→ **Task directions**: Write out the entries again exactly as they are given.

→ **Records from a collection**:
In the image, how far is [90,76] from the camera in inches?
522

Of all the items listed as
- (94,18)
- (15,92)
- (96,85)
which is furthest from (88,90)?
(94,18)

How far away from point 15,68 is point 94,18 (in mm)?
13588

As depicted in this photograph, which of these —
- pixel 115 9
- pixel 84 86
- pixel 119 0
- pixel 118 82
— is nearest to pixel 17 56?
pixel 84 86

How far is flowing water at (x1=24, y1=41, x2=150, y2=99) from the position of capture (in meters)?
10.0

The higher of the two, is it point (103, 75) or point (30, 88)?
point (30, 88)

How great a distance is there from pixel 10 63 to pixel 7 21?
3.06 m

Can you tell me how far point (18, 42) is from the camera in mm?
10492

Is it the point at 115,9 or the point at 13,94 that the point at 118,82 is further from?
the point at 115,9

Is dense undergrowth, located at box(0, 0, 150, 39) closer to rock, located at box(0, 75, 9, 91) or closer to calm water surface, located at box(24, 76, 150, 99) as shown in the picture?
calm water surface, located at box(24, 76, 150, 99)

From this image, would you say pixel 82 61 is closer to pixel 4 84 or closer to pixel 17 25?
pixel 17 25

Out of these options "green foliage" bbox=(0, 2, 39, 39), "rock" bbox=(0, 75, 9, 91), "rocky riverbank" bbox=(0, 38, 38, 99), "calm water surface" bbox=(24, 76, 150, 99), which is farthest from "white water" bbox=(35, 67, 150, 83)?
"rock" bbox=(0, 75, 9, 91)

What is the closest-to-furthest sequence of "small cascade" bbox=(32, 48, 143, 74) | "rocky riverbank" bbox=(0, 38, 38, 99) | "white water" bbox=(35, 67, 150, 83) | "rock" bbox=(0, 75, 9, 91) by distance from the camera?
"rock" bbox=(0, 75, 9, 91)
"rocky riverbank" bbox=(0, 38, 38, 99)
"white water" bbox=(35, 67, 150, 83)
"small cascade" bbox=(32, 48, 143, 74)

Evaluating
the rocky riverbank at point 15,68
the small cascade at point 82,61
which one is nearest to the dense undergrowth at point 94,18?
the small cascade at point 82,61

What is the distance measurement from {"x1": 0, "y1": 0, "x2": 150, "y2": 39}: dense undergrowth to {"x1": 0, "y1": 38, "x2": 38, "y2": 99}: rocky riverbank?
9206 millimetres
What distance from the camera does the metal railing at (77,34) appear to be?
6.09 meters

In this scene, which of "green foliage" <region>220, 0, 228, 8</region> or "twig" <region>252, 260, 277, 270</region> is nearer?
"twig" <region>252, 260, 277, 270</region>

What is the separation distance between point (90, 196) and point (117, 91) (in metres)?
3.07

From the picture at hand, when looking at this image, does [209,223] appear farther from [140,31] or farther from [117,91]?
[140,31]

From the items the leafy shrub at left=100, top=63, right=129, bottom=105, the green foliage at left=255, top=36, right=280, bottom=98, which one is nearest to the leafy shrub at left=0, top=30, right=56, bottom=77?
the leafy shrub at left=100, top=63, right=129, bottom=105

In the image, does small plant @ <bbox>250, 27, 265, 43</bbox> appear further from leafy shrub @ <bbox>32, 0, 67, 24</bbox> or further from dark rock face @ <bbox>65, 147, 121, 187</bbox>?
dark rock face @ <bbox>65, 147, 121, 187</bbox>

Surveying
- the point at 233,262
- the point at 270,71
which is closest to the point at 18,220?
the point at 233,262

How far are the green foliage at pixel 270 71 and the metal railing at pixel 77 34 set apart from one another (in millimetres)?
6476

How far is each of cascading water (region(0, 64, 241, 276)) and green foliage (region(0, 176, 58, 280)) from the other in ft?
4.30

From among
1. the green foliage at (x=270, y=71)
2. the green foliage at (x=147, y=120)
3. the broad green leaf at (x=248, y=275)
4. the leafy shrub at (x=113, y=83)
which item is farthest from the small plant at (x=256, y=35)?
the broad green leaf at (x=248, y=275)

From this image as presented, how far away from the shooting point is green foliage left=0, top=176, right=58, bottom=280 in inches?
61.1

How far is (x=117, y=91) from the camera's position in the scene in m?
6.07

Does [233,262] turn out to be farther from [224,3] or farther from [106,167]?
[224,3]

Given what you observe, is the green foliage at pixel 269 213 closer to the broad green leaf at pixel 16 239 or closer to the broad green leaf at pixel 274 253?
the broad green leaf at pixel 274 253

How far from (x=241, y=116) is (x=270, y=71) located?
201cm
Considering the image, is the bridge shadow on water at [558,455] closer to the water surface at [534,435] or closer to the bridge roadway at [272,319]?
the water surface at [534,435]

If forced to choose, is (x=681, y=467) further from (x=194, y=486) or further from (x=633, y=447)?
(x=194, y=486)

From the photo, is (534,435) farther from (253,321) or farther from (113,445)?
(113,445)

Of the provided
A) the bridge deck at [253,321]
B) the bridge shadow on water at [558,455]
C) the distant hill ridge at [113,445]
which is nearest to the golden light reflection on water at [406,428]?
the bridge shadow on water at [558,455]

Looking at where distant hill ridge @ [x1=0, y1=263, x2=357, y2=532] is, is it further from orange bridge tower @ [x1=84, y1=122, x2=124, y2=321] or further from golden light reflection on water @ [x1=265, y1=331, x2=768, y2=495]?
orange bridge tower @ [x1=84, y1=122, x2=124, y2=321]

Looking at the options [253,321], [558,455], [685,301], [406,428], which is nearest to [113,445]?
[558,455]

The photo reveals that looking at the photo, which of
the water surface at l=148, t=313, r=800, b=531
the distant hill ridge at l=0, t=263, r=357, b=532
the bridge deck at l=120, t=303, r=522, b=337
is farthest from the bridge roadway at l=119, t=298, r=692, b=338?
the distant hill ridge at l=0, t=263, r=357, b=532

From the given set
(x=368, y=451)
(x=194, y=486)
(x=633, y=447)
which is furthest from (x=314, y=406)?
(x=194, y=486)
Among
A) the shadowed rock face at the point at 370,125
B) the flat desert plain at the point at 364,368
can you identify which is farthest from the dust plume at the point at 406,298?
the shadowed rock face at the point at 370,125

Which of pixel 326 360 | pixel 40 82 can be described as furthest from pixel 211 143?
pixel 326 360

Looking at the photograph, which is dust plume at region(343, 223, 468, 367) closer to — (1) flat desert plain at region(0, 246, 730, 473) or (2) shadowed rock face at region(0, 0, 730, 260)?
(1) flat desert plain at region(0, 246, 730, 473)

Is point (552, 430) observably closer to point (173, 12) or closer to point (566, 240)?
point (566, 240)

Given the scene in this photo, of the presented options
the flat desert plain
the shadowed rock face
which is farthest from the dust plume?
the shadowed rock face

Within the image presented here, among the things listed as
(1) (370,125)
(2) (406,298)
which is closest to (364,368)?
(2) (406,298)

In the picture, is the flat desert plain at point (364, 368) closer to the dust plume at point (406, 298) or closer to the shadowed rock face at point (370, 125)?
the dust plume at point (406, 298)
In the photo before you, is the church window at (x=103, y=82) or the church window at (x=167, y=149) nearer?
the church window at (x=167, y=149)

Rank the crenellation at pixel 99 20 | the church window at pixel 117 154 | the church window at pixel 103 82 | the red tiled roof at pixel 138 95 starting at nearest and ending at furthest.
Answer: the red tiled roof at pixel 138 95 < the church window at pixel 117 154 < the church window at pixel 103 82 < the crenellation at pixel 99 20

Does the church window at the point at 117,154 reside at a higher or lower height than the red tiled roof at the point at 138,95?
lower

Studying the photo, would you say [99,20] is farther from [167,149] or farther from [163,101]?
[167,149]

→ **Right answer**:
In the image, how far is [90,76] from the camera in inches?
522

Of all the items listed as
- (94,18)
- (15,92)
- (96,85)
which is furthest from (88,90)?
(94,18)

How far away from point 15,68 is point 94,18 (in mm)?
13588

As depicted in this photograph, which of these —
- pixel 115 9
- pixel 84 86
- pixel 119 0
- pixel 118 82
— is nearest to pixel 17 56?
pixel 84 86

How far is flowing water at (x1=24, y1=41, x2=150, y2=99) from the position of capture (in meters)?
10.0

The higher of the two, is it point (103, 75) or point (30, 88)?
point (30, 88)

How great a distance is there from pixel 10 63 to pixel 7 21?
3.06 m

Can you tell me how far point (18, 42) is from the camera in mm?
10492

Is it the point at 115,9 or the point at 13,94 that the point at 118,82 is further from?
the point at 115,9

Is dense undergrowth, located at box(0, 0, 150, 39) closer to rock, located at box(0, 75, 9, 91) or closer to calm water surface, located at box(24, 76, 150, 99) as shown in the picture?
calm water surface, located at box(24, 76, 150, 99)

From this image, would you say pixel 82 61 is closer to pixel 4 84 or closer to pixel 17 25?
pixel 17 25

Out of these options "green foliage" bbox=(0, 2, 39, 39), "rock" bbox=(0, 75, 9, 91), "rocky riverbank" bbox=(0, 38, 38, 99), "calm water surface" bbox=(24, 76, 150, 99), which is farthest from "white water" bbox=(35, 67, 150, 83)?
"rock" bbox=(0, 75, 9, 91)

What is the closest-to-furthest sequence of "small cascade" bbox=(32, 48, 143, 74) | "rocky riverbank" bbox=(0, 38, 38, 99) | "white water" bbox=(35, 67, 150, 83) | "rock" bbox=(0, 75, 9, 91) by distance from the camera?
"rock" bbox=(0, 75, 9, 91)
"rocky riverbank" bbox=(0, 38, 38, 99)
"white water" bbox=(35, 67, 150, 83)
"small cascade" bbox=(32, 48, 143, 74)

Evaluating
the rocky riverbank at point 15,68
the small cascade at point 82,61
which one is nearest to the dense undergrowth at point 94,18?
the small cascade at point 82,61

What is the distance measurement from {"x1": 0, "y1": 0, "x2": 150, "y2": 39}: dense undergrowth to {"x1": 0, "y1": 38, "x2": 38, "y2": 99}: rocky riverbank?
9206 millimetres
What distance from the camera does the metal railing at (77,34) appear to be?
6.09 meters

In this scene, which of "green foliage" <region>220, 0, 228, 8</region> or "twig" <region>252, 260, 277, 270</region> is nearer?
"twig" <region>252, 260, 277, 270</region>

What is the separation distance between point (90, 196) and point (117, 91) (in metres)?
3.07

From the picture at hand, when looking at this image, does [209,223] appear farther from [140,31] or farther from [117,91]?
[140,31]

From the items the leafy shrub at left=100, top=63, right=129, bottom=105, the green foliage at left=255, top=36, right=280, bottom=98, which one is nearest to the leafy shrub at left=0, top=30, right=56, bottom=77?
the leafy shrub at left=100, top=63, right=129, bottom=105

In the image, does small plant @ <bbox>250, 27, 265, 43</bbox> appear further from leafy shrub @ <bbox>32, 0, 67, 24</bbox> or further from dark rock face @ <bbox>65, 147, 121, 187</bbox>?
dark rock face @ <bbox>65, 147, 121, 187</bbox>

Surveying
- the point at 233,262
- the point at 270,71
which is closest to the point at 18,220?
the point at 233,262

How far are the green foliage at pixel 270 71 and the metal railing at pixel 77 34 set apart from one another (in millimetres)?
6476

How far is each of cascading water (region(0, 64, 241, 276)) and green foliage (region(0, 176, 58, 280)) from the other in ft?
4.30

From among
1. the green foliage at (x=270, y=71)
2. the green foliage at (x=147, y=120)
3. the broad green leaf at (x=248, y=275)
4. the leafy shrub at (x=113, y=83)
which item is farthest from the small plant at (x=256, y=35)?
the broad green leaf at (x=248, y=275)

From this image as presented, how far away from the shooting point is green foliage left=0, top=176, right=58, bottom=280 in inches?
61.1

How far is (x=117, y=91) from the camera's position in the scene in m?
6.07

Does [233,262] turn out to be farther from [224,3] or farther from [106,167]?
[224,3]

Given what you observe, is the green foliage at pixel 269 213 closer to the broad green leaf at pixel 16 239 or closer to the broad green leaf at pixel 274 253?
the broad green leaf at pixel 274 253

How far from (x=241, y=116) is (x=270, y=71) located?
201cm
Considering the image, is the bridge shadow on water at [558,455] closer to the water surface at [534,435] or closer to the bridge roadway at [272,319]?
the water surface at [534,435]

If forced to choose, is (x=681, y=467) further from (x=194, y=486) or further from (x=633, y=447)?
(x=194, y=486)

From the photo, is (534,435) farther from (253,321) or farther from (113,445)?
(113,445)

Of the provided
A) the bridge deck at [253,321]
B) the bridge shadow on water at [558,455]
C) the distant hill ridge at [113,445]
which is nearest to the golden light reflection on water at [406,428]?
the bridge shadow on water at [558,455]

Looking at where distant hill ridge @ [x1=0, y1=263, x2=357, y2=532] is, is it further from orange bridge tower @ [x1=84, y1=122, x2=124, y2=321] or further from golden light reflection on water @ [x1=265, y1=331, x2=768, y2=495]?
orange bridge tower @ [x1=84, y1=122, x2=124, y2=321]

Looking at the options [253,321], [558,455], [685,301], [406,428], which is nearest to [113,445]?
[558,455]

The photo reveals that looking at the photo, which of
the water surface at l=148, t=313, r=800, b=531
the distant hill ridge at l=0, t=263, r=357, b=532
the bridge deck at l=120, t=303, r=522, b=337
is farthest from the bridge roadway at l=119, t=298, r=692, b=338?
the distant hill ridge at l=0, t=263, r=357, b=532

From the given set
(x=368, y=451)
(x=194, y=486)
(x=633, y=447)
which is furthest from (x=314, y=406)?
(x=194, y=486)
Among
A) the shadowed rock face at the point at 370,125
B) the flat desert plain at the point at 364,368
can you identify which is farthest from the dust plume at the point at 406,298?
the shadowed rock face at the point at 370,125

Which of pixel 326 360 | pixel 40 82 can be described as furthest from pixel 211 143?
pixel 326 360

Looking at the photograph, which is dust plume at region(343, 223, 468, 367) closer to — (1) flat desert plain at region(0, 246, 730, 473) or (2) shadowed rock face at region(0, 0, 730, 260)?
(1) flat desert plain at region(0, 246, 730, 473)

Is point (552, 430) observably closer to point (173, 12) or closer to point (566, 240)?
point (566, 240)

Given the scene in this photo, of the presented options
the flat desert plain
the shadowed rock face
which is farthest from the dust plume?
the shadowed rock face

Within the image presented here, among the things listed as
(1) (370,125)
(2) (406,298)
which is closest to (364,368)?
(2) (406,298)

In the picture, is the flat desert plain at point (364, 368) closer to the dust plume at point (406, 298) or closer to the shadowed rock face at point (370, 125)?
the dust plume at point (406, 298)
In the photo before you, is the church window at (x=103, y=82) or the church window at (x=167, y=149) nearer?
the church window at (x=167, y=149)

Rank the crenellation at pixel 99 20 | the church window at pixel 117 154 | the church window at pixel 103 82 | the red tiled roof at pixel 138 95 starting at nearest and ending at furthest.
Answer: the red tiled roof at pixel 138 95 < the church window at pixel 117 154 < the church window at pixel 103 82 < the crenellation at pixel 99 20

Does the church window at the point at 117,154 reside at a higher or lower height than the red tiled roof at the point at 138,95?
lower

Studying the photo, would you say [99,20] is farther from [167,149] or farther from [163,101]?
[167,149]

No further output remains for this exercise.